Set problem — Extend the forum thread about blurry party photos past its last line.

Extract provided —
##########

The reason is _*Pot*_.



> LOL...I used to take lots of pics back in HS and College at parties (thank God before the internet and FB and the like, I made sure to secure all the negatives back then)...and I noticed that many of the pics got blurred and fuzzy as the night progressed.


_*Pot*_ again...



> I then would just tell everyone, NO...it was my problem taking the pics, it just *REALLY* looked that way at that particular time of the night at that party.
> 
> :
> 
> cayenne


There you go - _*Pot*_ again...


----------



## cayenne (Mar 6, 2013)

rpt said:


> Statuary Notice:
> Do not take this response at face value.
> 
> 
> ...



Hmm....you're not familiar with some of the slightly more legal possible reasons? Beer? Cocktails? Ball Ping hammer to the forehead?

8)


----------



## Chris Burch (Mar 6, 2013)

##########

Data provided —
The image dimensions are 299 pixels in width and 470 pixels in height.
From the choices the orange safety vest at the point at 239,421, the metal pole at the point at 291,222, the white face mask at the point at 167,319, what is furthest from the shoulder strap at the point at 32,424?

##########

Result of this exercise —
I would expect it to be hard to tell the focus precision on a shot from 250ft away through haze. The haze itself may be lowering the contrast and definition to make it look like it was out of focus even if the focus was spot-on. I just shot over 4K images of stage performances and a lot of them had excessive amounts of haze (very annoying). I never felt the focus was off in any of them, but for the most part hated the hazy photos. The trick is to get your subjects in front of the haze -- then you get crisp shots with the potential for lots of ambient background texture and light.

What auto-focus settings are you using? I've been shooting with single-point expanded, mostly on one shot.


----------



## Dantana (Mar 6, 2013)

Maybe this is a stupid question, but at 250', shouldn't you be at infinity with most lenses?


----------



## sandymandy (Mar 6, 2013)

cant the haze somewhat be filtered out? i mean if BW film u use a yellow filter to fight haze. shouldnt there something possible to do digitally aswell? color channels n stuff


----------



## jeff92k7 (Mar 6, 2013)

Chris Burch said:


> What auto-focus settings are you using? I've been shooting with single-point expanded, mostly on one shot.



I use AI Servo with Back button control and center focus point only for the shots in question. (T2i) (Press and release focus button and it works the same as one-shot - for anyone unfamiliar with back button focus modes.)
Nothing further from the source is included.